Okay, I’m off my soap box.

Now that I’ve (hopefully) convinced you to start reading the nutrition labels of your food, it’s probably good to let you know what to look for.

  1. The first thing you want to look for is the serving size. A LOT of people ignore this part of the label. The serving size is at the top of the label for a reason. The information following the serving size applies to one serving. Portion sizes are important if you’re watching your weight, carb intake or blood sugar levels.
  2. Look at the Percent Daily Value. This percentage varies among individuals based on their gender and their activity levels.
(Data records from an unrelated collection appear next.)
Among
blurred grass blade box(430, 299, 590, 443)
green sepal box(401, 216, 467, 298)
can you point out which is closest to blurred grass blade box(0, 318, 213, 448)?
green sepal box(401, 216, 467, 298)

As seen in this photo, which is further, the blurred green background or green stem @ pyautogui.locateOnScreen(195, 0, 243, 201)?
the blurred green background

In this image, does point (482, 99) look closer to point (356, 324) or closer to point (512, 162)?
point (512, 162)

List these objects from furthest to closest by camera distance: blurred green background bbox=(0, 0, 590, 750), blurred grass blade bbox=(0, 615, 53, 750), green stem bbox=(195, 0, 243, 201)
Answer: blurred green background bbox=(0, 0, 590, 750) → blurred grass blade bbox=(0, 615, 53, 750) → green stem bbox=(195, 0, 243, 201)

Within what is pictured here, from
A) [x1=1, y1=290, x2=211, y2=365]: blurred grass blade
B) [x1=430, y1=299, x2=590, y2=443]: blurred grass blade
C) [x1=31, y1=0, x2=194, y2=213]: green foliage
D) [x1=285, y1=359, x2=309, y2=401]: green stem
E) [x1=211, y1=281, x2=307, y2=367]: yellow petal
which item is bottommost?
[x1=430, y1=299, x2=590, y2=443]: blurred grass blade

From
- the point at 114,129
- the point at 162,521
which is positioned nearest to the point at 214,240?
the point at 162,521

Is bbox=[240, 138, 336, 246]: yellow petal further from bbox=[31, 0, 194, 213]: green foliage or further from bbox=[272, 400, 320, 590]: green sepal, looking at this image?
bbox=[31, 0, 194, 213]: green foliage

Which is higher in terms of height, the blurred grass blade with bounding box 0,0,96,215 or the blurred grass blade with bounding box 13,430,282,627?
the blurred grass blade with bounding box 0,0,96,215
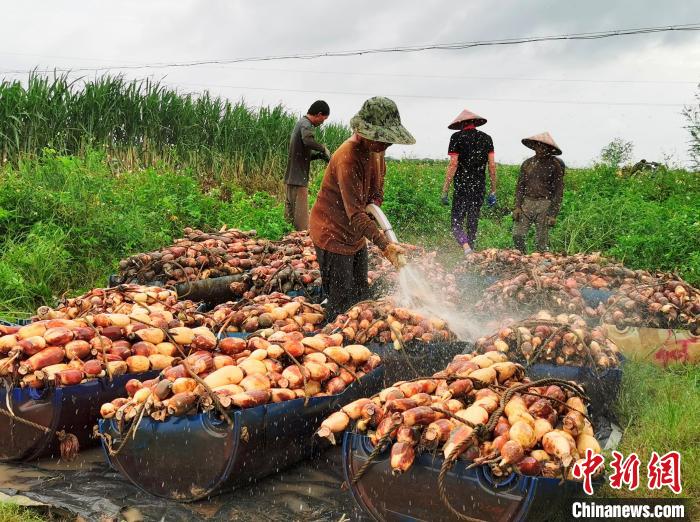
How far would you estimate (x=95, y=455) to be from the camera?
141 inches

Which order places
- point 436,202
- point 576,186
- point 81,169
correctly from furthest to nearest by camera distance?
point 576,186, point 436,202, point 81,169

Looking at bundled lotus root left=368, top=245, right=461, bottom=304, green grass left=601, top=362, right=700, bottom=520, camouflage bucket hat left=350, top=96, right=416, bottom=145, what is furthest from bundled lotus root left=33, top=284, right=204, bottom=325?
green grass left=601, top=362, right=700, bottom=520

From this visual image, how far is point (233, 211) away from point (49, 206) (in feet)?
9.77

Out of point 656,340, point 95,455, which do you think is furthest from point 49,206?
point 656,340

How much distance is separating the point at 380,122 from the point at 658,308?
8.10 feet

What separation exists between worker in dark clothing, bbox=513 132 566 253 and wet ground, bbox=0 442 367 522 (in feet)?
20.9

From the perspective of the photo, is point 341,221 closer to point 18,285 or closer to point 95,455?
point 95,455

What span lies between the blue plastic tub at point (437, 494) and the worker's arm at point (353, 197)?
2131 millimetres

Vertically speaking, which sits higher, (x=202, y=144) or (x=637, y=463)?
(x=202, y=144)

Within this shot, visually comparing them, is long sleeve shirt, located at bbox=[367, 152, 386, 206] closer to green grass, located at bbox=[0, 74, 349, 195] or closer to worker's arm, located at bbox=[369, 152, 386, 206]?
worker's arm, located at bbox=[369, 152, 386, 206]

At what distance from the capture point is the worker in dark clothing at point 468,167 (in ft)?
30.2

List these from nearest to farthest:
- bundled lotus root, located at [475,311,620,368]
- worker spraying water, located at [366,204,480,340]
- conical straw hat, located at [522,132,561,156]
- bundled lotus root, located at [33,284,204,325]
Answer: bundled lotus root, located at [475,311,620,368] → bundled lotus root, located at [33,284,204,325] → worker spraying water, located at [366,204,480,340] → conical straw hat, located at [522,132,561,156]

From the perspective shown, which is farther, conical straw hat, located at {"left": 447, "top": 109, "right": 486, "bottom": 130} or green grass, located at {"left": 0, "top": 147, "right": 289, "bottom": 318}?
conical straw hat, located at {"left": 447, "top": 109, "right": 486, "bottom": 130}

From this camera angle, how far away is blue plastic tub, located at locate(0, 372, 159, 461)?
11.1 ft
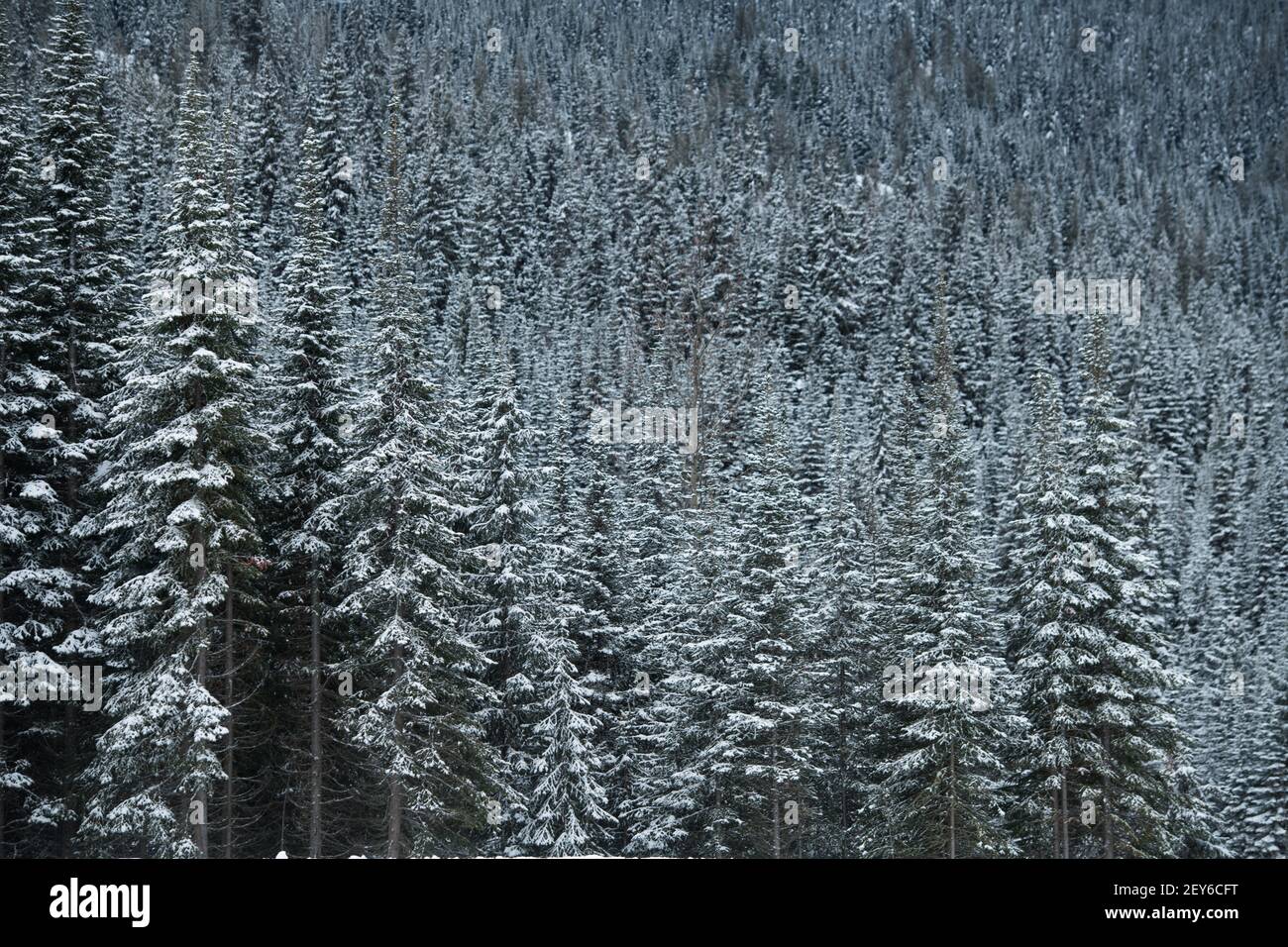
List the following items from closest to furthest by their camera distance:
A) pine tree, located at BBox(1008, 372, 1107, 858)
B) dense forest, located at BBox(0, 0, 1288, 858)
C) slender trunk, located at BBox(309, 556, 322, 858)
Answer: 1. dense forest, located at BBox(0, 0, 1288, 858)
2. slender trunk, located at BBox(309, 556, 322, 858)
3. pine tree, located at BBox(1008, 372, 1107, 858)

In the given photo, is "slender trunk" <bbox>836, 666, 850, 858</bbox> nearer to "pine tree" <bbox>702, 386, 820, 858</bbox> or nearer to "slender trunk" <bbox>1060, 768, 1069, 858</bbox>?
"pine tree" <bbox>702, 386, 820, 858</bbox>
However, it’s based on the USDA recommendation of 2,000 calories/day for a moderately active woman or fairly sedentary man. No matter who you are, if you want to be healthy, you should consume a certain amount of nutrients each day. One serving of food with 5% or less of the daily value is considered low, and one serving of food with 20% or more of the daily value is considered high.
  3. Look at the nutrients that you want to limit in your diet. Look at saturated fat, trans fat, cholesterol and sugar. Saturated fat, trans fat and cholesterol can increase your risk of heart disease. Ideally, the average adult should consume no more than 20 grams of saturate fat/day, .5 grams of trans fat/day, and 300 milligrams of cholesterol/day. Only worry about the amount of sugar in the food that is not a whole, plant-based food. So sugars in fruits and vegetables are okay. Try to limit your sugar intake to 25 grams/day.
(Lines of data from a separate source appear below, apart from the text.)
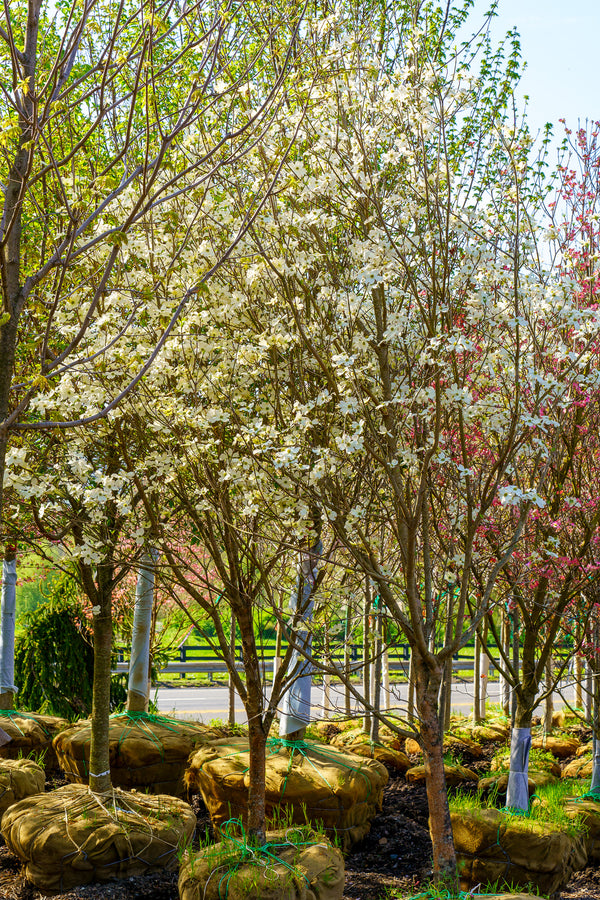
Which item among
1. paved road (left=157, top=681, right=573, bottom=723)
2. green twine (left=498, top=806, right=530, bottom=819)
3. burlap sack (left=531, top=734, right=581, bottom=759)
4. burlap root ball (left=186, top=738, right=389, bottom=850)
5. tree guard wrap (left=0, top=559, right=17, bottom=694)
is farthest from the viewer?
paved road (left=157, top=681, right=573, bottom=723)

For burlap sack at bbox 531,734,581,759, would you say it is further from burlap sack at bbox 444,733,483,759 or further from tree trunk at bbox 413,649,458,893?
tree trunk at bbox 413,649,458,893

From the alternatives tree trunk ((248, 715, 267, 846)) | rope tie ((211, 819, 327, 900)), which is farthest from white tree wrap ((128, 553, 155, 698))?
rope tie ((211, 819, 327, 900))

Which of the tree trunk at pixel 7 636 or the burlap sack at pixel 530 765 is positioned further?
the tree trunk at pixel 7 636

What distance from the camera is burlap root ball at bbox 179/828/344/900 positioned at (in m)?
4.75

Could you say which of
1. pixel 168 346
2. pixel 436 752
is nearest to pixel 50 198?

  4. Look at the nutrients that you want more of in your diet. This includes fiber, vitamins and minerals. Fiber is great for your digestion and helps lower your risk of diabetes and heart disease. A food is considered high in fiber if it contains more than 5 grams per serving.

Like I said, this doesn’t have to become an obsession. However, I do think that reading the nutrition label is important. How do you know if you’re eating healthy and giving your body what it needs if you don’t know what your food contains? If you don’t read food labels now, start today and I’m sure you’ll be surprised!